Michael Lorenzen earned the last two saves for the Reds. Iglesias received holds in those games. In both cases, this looks like a quirk of matchups. Obviously, I still believe this to be Iglesias’ job. It may be close to turning into a two-headed race.
I’m convinced Greene has devoured the soul of Fernando Rodney. This ludicrously unlikely 0.93 ERA is straight out of Rodney’s playbook. Greene has sharply lowered his hard contact rate which helps to explain why opponents are struggling to reach base (2019: .181 BABIP, career: .305 BABIP). There is no sign of a positive change – his fastball lost velocity.
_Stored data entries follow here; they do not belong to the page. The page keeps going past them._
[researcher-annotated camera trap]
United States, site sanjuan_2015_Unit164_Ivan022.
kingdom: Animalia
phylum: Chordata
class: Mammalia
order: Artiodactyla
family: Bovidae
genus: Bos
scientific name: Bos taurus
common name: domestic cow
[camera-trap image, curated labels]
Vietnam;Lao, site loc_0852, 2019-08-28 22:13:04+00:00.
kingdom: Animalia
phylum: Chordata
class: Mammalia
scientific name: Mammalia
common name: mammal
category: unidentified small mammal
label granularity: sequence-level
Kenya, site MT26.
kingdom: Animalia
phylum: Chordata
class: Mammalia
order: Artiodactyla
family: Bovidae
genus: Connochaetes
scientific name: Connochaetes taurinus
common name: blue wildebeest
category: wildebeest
I’ll continue to call this a fluke until I see evidence to the contrary.
Tier 4: Mess Hall (8)
Luke Jackson, Atlanta Braves
Diego Castillo, Tampa Bay Rays
Wade Davis, Colorado Rockies
Pedro Strop, Chicago Cubs
Shawn Kelley, Texas Rangers
Ian Kennedy, Kansas City Royals
The Braves have thrived in recent weeks despite tepid performance from Jackson. With a division lead, we can’t assume Atlanta will be complacent with their existing staff. Keep an eye on the trade market and A.J. Minter.
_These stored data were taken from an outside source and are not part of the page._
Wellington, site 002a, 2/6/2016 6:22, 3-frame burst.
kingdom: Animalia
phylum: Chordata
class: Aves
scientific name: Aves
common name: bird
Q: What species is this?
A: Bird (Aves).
Since returning from the injured list, Davis has allowed seven runs on nine hits and three walks in 4.1 innings. That’s… not good. The Rockies are only one game back in the NL Wild Card race so they can’t afford to be complacent with their closer. Re-stashing Scott Oberg could make sense in deeper leagues.
News has emerged that Jose Alvarado will need a mini-spring training before returning to the Rays. Castillo should get the bulk of the saves in his absence with Emilio Pagan absorbing most of the spillover. Don’t be surprised by, uh, surprises. After all, we’re talking about the Rays.
Nothing is simple in this Boston bullpen. Brasier has the most recent save while Barnes hasn’t locked down a game since June 6. As I’ve warned again and again, we cannot hold traditional expectations for these Red Sox relievers.
Blake Parker is on personal leave. In any case, the Twins seem more comfortable with Rodgers handling the tough outs. May is creeping into second place on the depth chart. I still believe him to be the most talented reliever on the roster.
Jose Leclerc can’t string together enough scoreless outings to rebuild his manager’s faith. Those who invested in Kelley should continue to ride the wave.
Tier 5: The Forgotten (4)
Mychal Givens, Baltimore Orioles
Sergio Romo, Miami Marlins
In my mind, Bass is unquestioningly better than Elias. However, it’s Elias who recorded the Mariners two most-recent saves. Bass even blew a game on Monday in the eighth inning which won’t help his case.
Just when he regained his role, Givens fumbled his way to a loss via a four-run drubbing. He also coughed up two homers.
I initially though Biagini would fill in as the Blue Jays closer while Ken Giles is on the injured list. Instead, it seems Hudson is first chair in the proposed committee.
Brandon Morrow, Chicago Cubs (elbow)
Corey Knebel, Milwaukee Brewers (partial UCL tear – out for season)
Hunter Strickland, Seattle Mariners (lat)
Arodys Vizcaino, Seattle Mariners (shoulder inflammation – out for season)
David Robertson, Philadelphia Phillies (flexor strain)
Jose Alvarado, Tampa Bay Rays (family emergency)
Ken Giles, Toronto Blue Jays (elbow inflammation)
Giles is expected to return when first eligible. The others continue to make interminable if not entirely unobservable progress.
Cody Allen, Los Angeles Angels
Jose Leclerc, Texas Rangers
A.J. Minter, Atlanta Braves
Anthony Swarzak, Atlanta Braves (deposed with Mariners)
Ryan Brasier, Boston Red Sox
Chris Martin, Texas Rangers
Steve Cishek, Chicago Cubs
Scott Oberg, Colorado Rockies
It’s probably premature to remove Brasier from this list of ignominy. Let’s wait a week.